What logical behaviourism claims

Logical behaviourism is a thesis about the meaning of mental terms. To say someone believes it will rain is to say they are disposed to take an umbrella, to assent if asked, to stay indoors, and so on. Mental terms do not name hidden inner objects; they are shorthand for patterns and dispositions of behaviour. This is distinct from the methodological behaviourism of psychologists like Watson and Skinner, who simply chose to study behaviour for scientific reasons. Logical behaviourism makes the stronger, philosophical claim that there is nothing more to having a mind than behaving and being disposed to behave in certain ways.

The dispositional element is essential. A belief need not show up in actual behaviour right now; it is a standing disposition that would issue in behaviour under the right conditions, much as solubility is a disposition of sugar to dissolve if placed in water.

Ryle and the category mistake

Gilbert Ryle, in The Concept of Mind, attacks Cartesian dualism as the dogma of the ghost in the machine. His central tool is the category mistake. He gives the example of a visitor shown the colleges, library and departments of a university who then asks where the university is, as though it were a further building. The visitor has miscategorised: the university is not an extra thing alongside the buildings but the way they are organised. Reconstructed:

  1. Dualism treats the mind as a thing belonging to the same logical category as the body, a further object that performs hidden operations.
  2. But mental talk does not refer to a further inner object; it describes how a person's behaviour is organised and disposed.
  3. So treating the mind as an inner thing is a category mistake.
  4. Once the mistake is removed, the mind-body problem dissolves: there are not two things needing to interact, only one behaving person described in two vocabularies.

This is the great attraction of behaviourism.

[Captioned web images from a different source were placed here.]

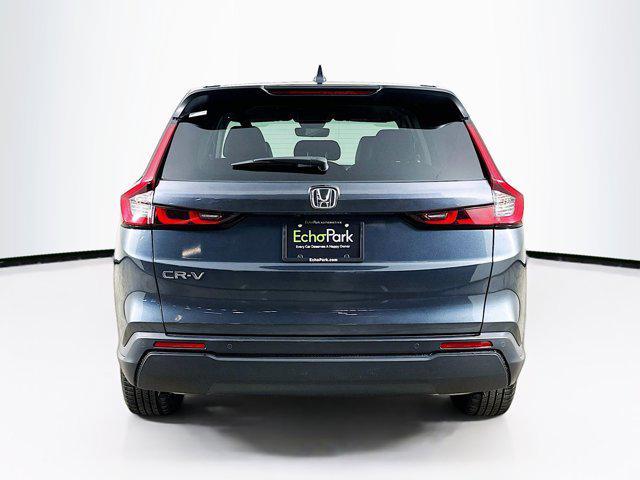 used 2025 Honda CR-V car, priced at $30,496
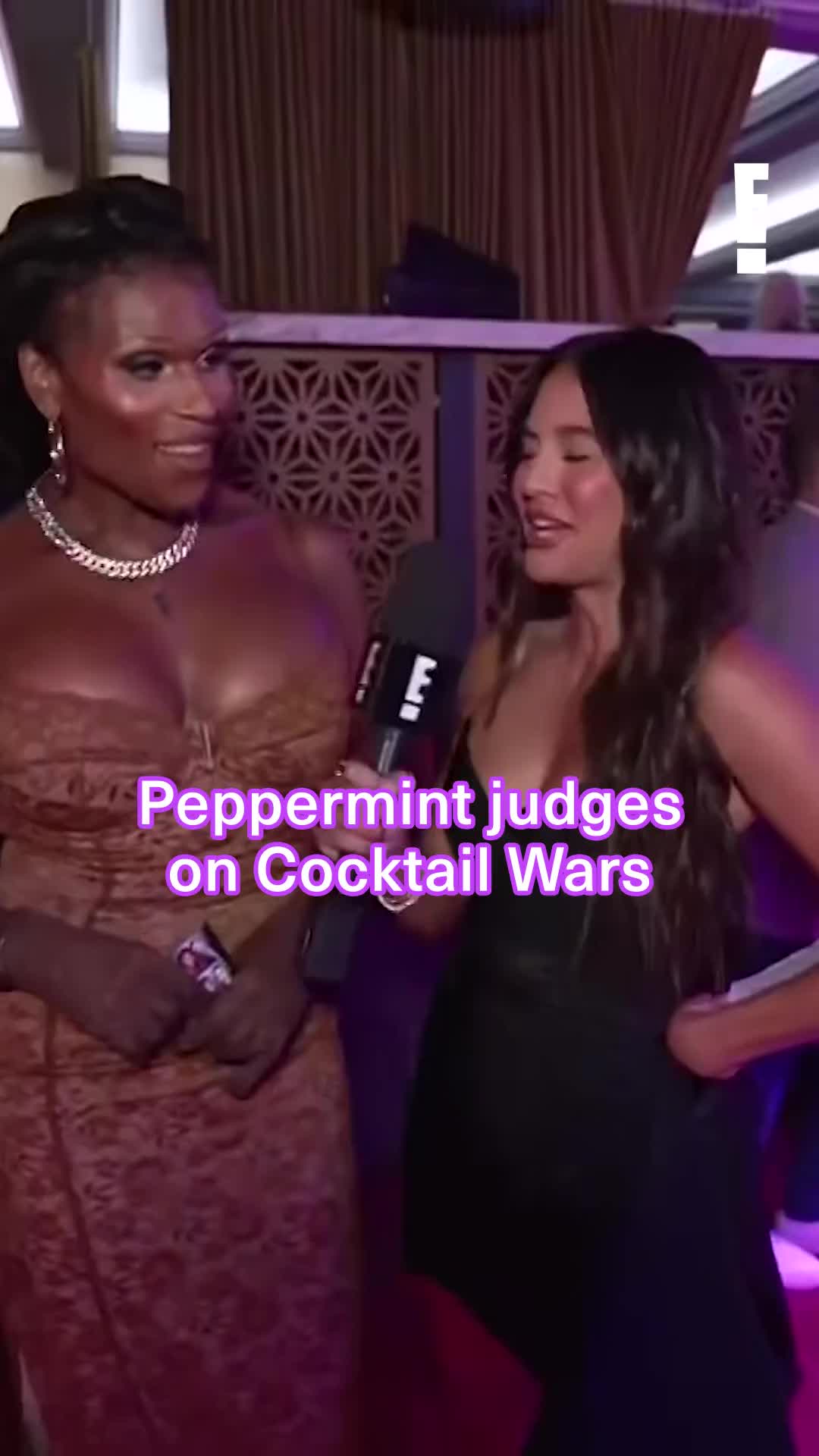 @E! Entertainment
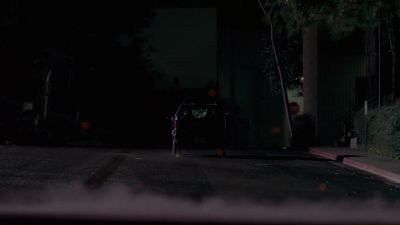 (yelling) - The X-Files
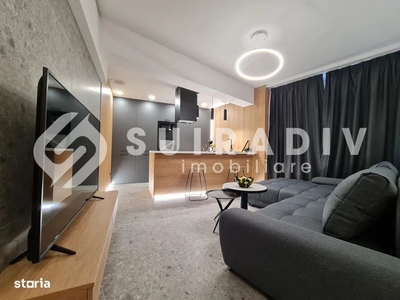 Apartament lux de inchiriat, 2 camere Zorilor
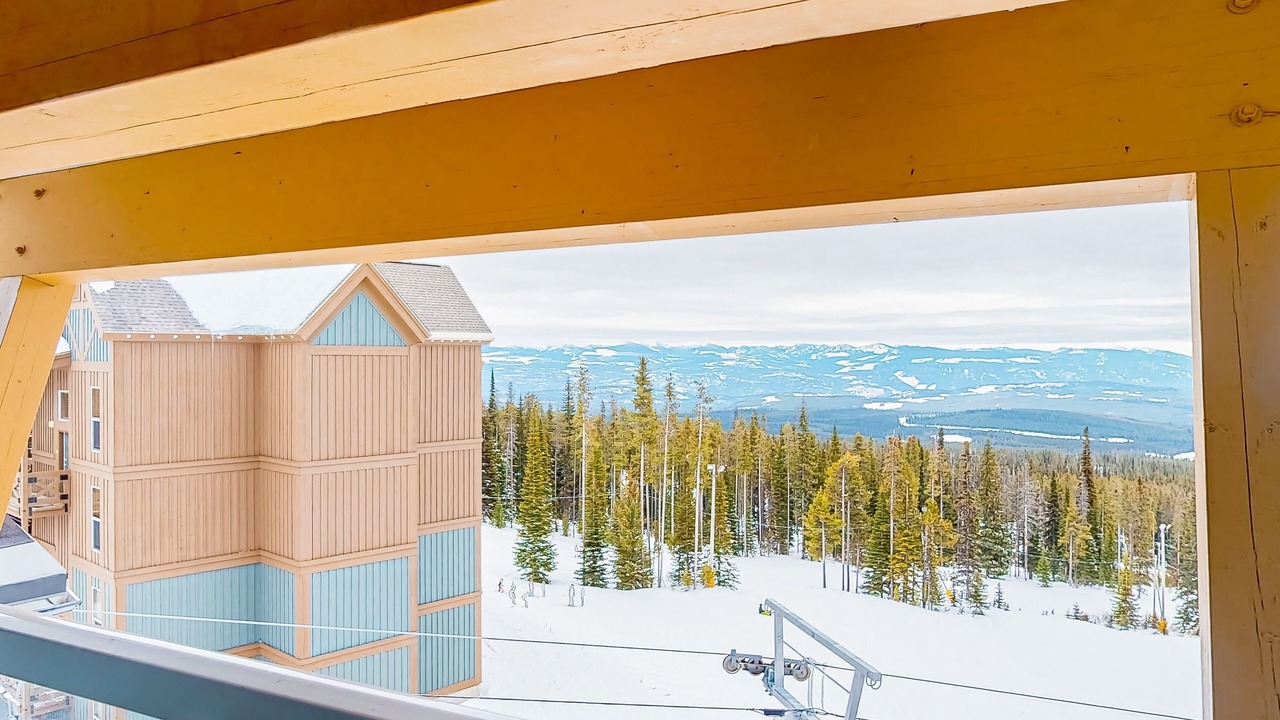 Photo of Outdoor in Big White Ski Resort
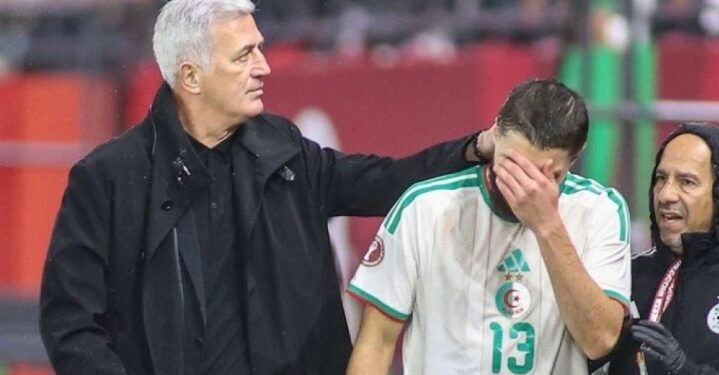 AFCON 2025 perfect records on the line as Algeria boss Petkovic turns attention to Nigeria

It dissolves rather than solves the interaction problem, it makes mind publicly observable and so deflates the problem of other minds, and it fits a scientific worldview without positing immaterial substance.

Evaluation

The perfect-actor objection is the most damaging. A skilled actor or a Spartan who has trained themselves to show no pain can produce all the right behaviour and dispositions without the inner feeling, or suffer the feeling while suppressing every disposition. If pain just is the disposition to wince, then a person who never winces is not in pain, which is plainly false. Hilary Putnam's super-Spartans, who feel pain intensely but never display it, make the point vivid: behaviour and feeling can come apart, so feeling cannot be identical to behaviour.

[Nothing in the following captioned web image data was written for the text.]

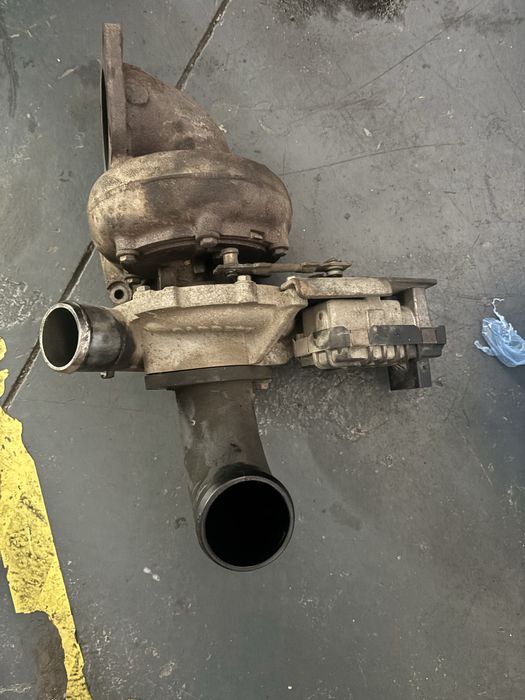 Turbocompresor ford transit 2.4 TDCi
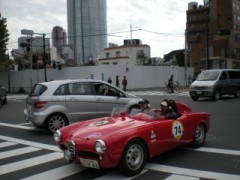 「ラ・フェスタ・ミッレミリア」すごかった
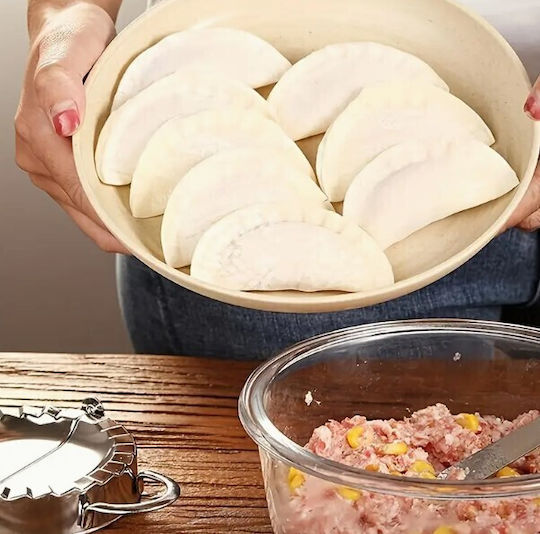 Edelstahl-Käse-Pie-Form
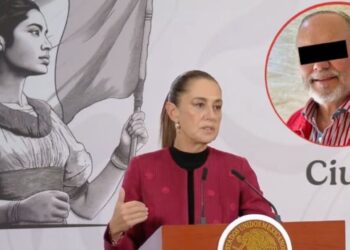 Sheinbaum sobre César Duarte: “Entiendo que tenía una orden de aprehensión”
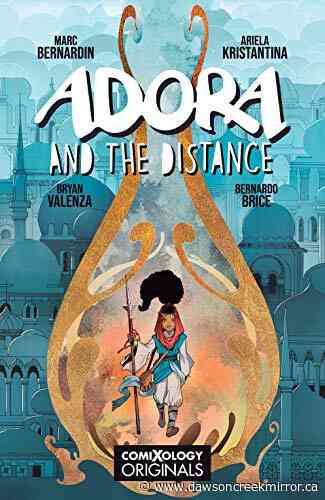 A conversation with writer/director Marc Bernardin - Dawson Creek Mirror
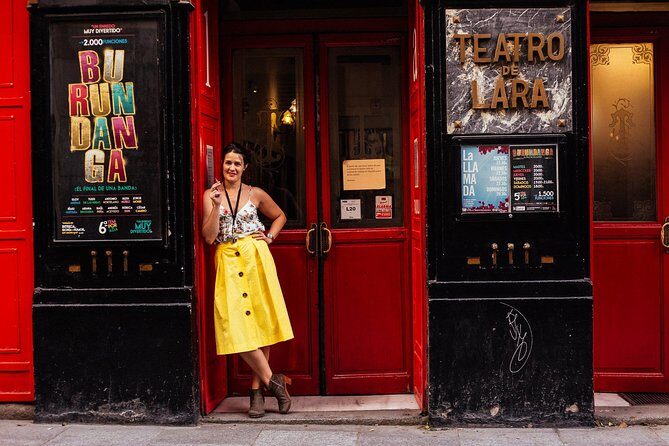 Off the Beaten Track in Madrid: Private City Tour - Deep Dive into the Itinerary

The circularity objection presses on the analysis itself. To specify the behaviour a belief disposes us to, we must mention other mental states: a person who believes it will rain takes an umbrella only if they want to stay dry and believe the umbrella will help. The disposition cannot be stated without smuggling in further beliefs and desires, so the behaviourist programme of eliminating mental talk in favour of pure behaviour talk seems unachievable. Mental states come as an interconnected web, which is precisely the insight functionalism builds on.

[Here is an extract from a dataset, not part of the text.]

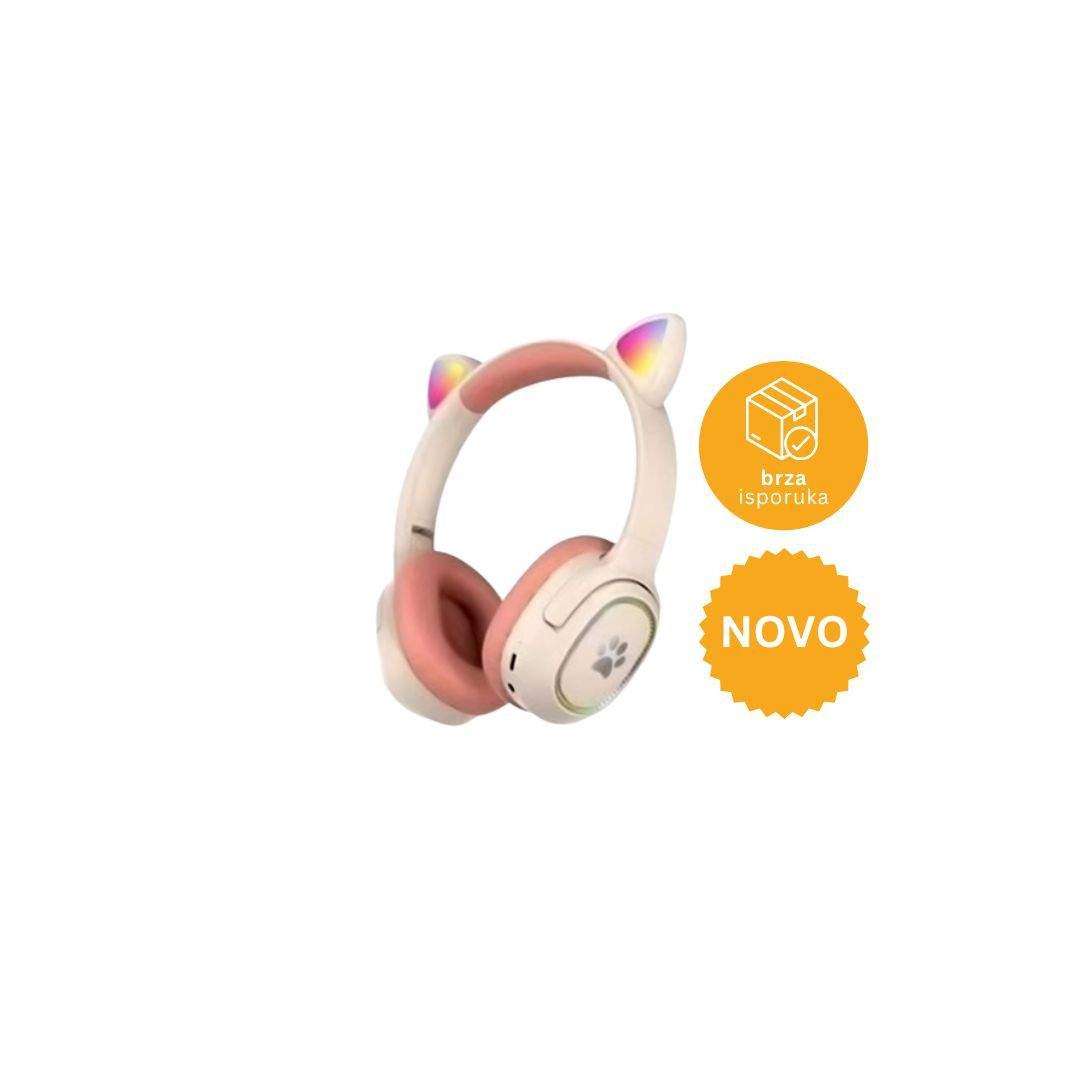 CAT EAR BLUETOOTH SLUSALICE SY-36M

Finally, behaviourism leaves out qualia. It captures what pain does but not what pain feels like. The felt quality of experience is exactly what the analysis discards, and many find that omission decisive.

Judgement: Ryle's category mistake is a genuine and lasting contribution, exposing how dualism inflates a way of describing behaviour into a hidden inner thing. But the strong reductive claim, that mental states are nothing but behaviour and dispositions, fails. The perfect actor shows feeling and behaviour can separate, the circularity objection shows mental states cannot be defined without other mental states, and qualia are left out entirely. Behaviourism is best read as a corrective to dualism that points the way to functionalism rather than as a tenable theory of mind in its own right.